» Énoncé a
Convertissez en liste JSON de chaînes les lignes des entrées, à raison d'une chaîne par ligne et sans les lignes vides. Commencez à la ligne contenant « At what distance » et arrêtez-vous après celle contenant « 838 centimetres ».

» Texte support
Charleroi, nouvel eldorado des investisseurs immobiliers ?


De retour du Mipim, la grand-messe de l’immobilier organisée à Cannes, Thomas Dermine (PS) est gonflé à bloc, avec l’envie de donner un nouveau coup de fouet à Charleroi. Il est vrai que le Pays Noir dispose de nombreux atouts qui convainquent de plus en plus d’investisseurs, surtout flamands.
Le strass et les paillettes des lieux, les petits fours et le rosé n’ont pu masquer la réalité actuelle. Celle d’un secteur qui a connu la crise et qui met un certain temps à en sortir. La construction de logements neufs est dans le dur, l’immobilier commercial est toujours en crise existentielle, les clients sont hésitants et les banques plus méfiantes. Un signe qui ne trompe pas : la fréquentation du Mipim était clairement en baisse cette année. La pluie s’est même invitée au salon international de l’immobilier qui a pris ses quartiers, durant trois jours, dans le célèbre Palais des Festivals.
Mais cela n’a pas empêché Thomas Dermine de nouer de nombreux contacts sur la Croisette. Principalement en s’exprimant en néerlandais. “C’est tout le paradoxe du Mipim. Il faut faire 1.000 km pour rencontrer des gens qui habitent à moins de 100 km de chez soi.” Mais le bourgmestre de Charleroi s’est prêté volontiers au jeu, présentation sous le bras.
Une ville en chantier
Quiconque s’est promené à Charleroi il y a une dizaine d’années et s’y promène aujourd’hui peut difficilement nier la modernisation des lieux. C’est évident pour la Ville-Basse, avec Rive Gauche, la place Verte, les quais de Sambre, jusqu’à la rénovation de l’Esplanade de la gare Charleroi-Central. Ça commence à le devenir pour la Ville-Haute, avec les récentes rénovations de la place du Manège, autrefois réservée aux voitures, et bien sûr, la place Charles II, qui accueille l’Hôtel de Ville.
Dans les deux cas de figure, il reste du chemin à parcourir. Même Rive Gauche “est un échec relatif”, admet le bourgmestre de Charleroi. Le centre commercial a pourtant accueilli 7,6 millions de visiteurs en 2024, ce qui en fait le quatrième plus fréquenté du pays, avec une croissance deux fois supérieure à la moyenne belge. Mais il reste difficile de capter ce flux pour le garder dans le centre-ville. “Le pari qui avait été fait, celui que Rive Gauche fasse tache d’huile dans l’environnement immédiat, doit encore se matérialiser”, ajoute le socialiste. L’horeca, la culture, le sport, les aires de jeu doivent y contribuer. La Ville-Haute, elle, a largement été désertée par les commerces. Et l’objectif reste le même pour tout le centre-ville : faire revenir les habitants qui ont fui en périphérie, voire plus loin encore.
Quiconque s’est promené à Charleroi il y a une dizaine d’années et s’y promène aujourd’hui peut difficilement nier la modernisation des lieux.

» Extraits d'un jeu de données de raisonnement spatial
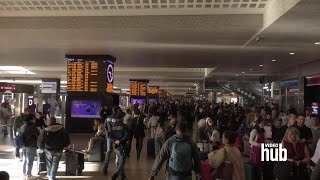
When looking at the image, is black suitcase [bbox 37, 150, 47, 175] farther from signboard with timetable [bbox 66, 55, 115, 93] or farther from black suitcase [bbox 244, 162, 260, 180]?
signboard with timetable [bbox 66, 55, 115, 93]

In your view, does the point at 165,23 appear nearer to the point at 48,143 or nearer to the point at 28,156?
the point at 48,143

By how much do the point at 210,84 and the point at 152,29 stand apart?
3224 cm

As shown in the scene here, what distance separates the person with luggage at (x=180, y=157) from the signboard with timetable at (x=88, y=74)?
10.8 m

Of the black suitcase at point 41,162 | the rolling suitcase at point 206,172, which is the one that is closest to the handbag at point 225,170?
the rolling suitcase at point 206,172

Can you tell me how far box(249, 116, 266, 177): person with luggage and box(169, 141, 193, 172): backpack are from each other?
3679mm

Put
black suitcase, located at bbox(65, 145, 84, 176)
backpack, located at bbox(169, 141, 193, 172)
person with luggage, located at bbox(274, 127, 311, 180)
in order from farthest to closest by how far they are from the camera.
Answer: black suitcase, located at bbox(65, 145, 84, 176), person with luggage, located at bbox(274, 127, 311, 180), backpack, located at bbox(169, 141, 193, 172)

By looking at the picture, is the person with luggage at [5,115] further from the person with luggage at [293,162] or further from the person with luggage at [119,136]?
the person with luggage at [293,162]

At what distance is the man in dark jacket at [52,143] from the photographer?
838 centimetres

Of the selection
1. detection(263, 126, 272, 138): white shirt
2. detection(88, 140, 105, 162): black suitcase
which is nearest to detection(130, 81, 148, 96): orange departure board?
detection(88, 140, 105, 162): black suitcase

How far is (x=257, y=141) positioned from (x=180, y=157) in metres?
4.61

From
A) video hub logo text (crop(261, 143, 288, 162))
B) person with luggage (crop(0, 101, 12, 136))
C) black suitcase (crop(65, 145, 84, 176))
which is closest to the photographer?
video hub logo text (crop(261, 143, 288, 162))

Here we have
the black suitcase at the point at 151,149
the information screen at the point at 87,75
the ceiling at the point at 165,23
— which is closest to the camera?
the ceiling at the point at 165,23

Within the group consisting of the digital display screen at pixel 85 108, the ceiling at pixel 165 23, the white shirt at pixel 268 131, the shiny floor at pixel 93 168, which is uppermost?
the ceiling at pixel 165 23

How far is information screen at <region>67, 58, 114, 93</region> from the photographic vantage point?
52.1 ft
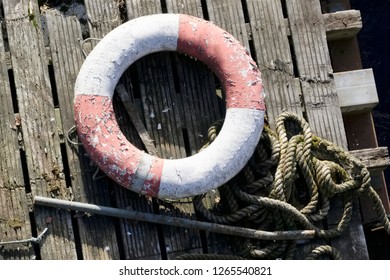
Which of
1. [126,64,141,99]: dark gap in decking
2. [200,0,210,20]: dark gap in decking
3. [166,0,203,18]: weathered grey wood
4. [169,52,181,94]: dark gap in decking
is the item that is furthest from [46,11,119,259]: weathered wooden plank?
[200,0,210,20]: dark gap in decking

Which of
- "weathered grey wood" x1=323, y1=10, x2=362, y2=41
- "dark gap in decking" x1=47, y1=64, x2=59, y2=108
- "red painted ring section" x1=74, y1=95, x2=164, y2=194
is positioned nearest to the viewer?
"red painted ring section" x1=74, y1=95, x2=164, y2=194

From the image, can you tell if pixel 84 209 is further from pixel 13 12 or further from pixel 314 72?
pixel 314 72

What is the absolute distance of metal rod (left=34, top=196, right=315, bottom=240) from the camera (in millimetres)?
3986

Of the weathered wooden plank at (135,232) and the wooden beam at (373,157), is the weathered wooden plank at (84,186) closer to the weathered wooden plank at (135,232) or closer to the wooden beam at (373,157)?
the weathered wooden plank at (135,232)

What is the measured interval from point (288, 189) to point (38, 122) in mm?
1557

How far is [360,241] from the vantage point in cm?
418

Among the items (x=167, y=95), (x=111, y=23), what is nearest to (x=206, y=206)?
(x=167, y=95)

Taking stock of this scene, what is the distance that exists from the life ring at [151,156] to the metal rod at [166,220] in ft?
0.61

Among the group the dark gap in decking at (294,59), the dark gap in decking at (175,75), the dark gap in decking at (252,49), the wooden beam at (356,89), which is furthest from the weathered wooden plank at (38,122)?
the wooden beam at (356,89)

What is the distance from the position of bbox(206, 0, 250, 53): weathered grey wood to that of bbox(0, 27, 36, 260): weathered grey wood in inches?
53.6

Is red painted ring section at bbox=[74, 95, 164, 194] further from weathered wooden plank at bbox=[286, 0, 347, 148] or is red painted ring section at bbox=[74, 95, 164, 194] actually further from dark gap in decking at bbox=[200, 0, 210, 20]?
weathered wooden plank at bbox=[286, 0, 347, 148]

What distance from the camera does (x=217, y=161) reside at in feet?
12.7

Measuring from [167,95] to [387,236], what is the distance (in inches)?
71.3

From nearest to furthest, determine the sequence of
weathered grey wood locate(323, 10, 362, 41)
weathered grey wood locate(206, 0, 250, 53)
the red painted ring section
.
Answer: the red painted ring section < weathered grey wood locate(206, 0, 250, 53) < weathered grey wood locate(323, 10, 362, 41)
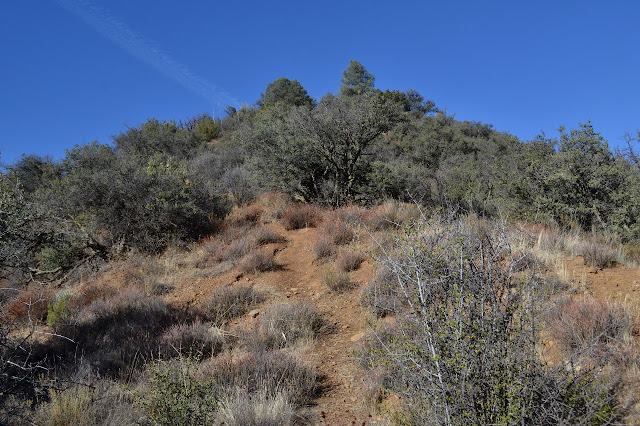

» Énoncé b
D'après l'article sur Charleroi, répondez aux questions suivantes :
(i) Combien de visiteurs le centre commercial Rive Gauche a-t-il accueillis en 2024 ?
(ii) Pendant combien de jours le salon s'est-il tenu au Palais des Festivals ?
(iii) Quelle place de la Ville-Haute était autrefois réservée aux voitures ?

» Corrigé a
[
  "At what distance is the man in dark jacket at [52,143] from the photographer?",
  "838 centimetres"
]

» Corrigé b
(i) 7,6 millions de visiteurs.
(ii) Trois jours.
(iii) La place du Manège.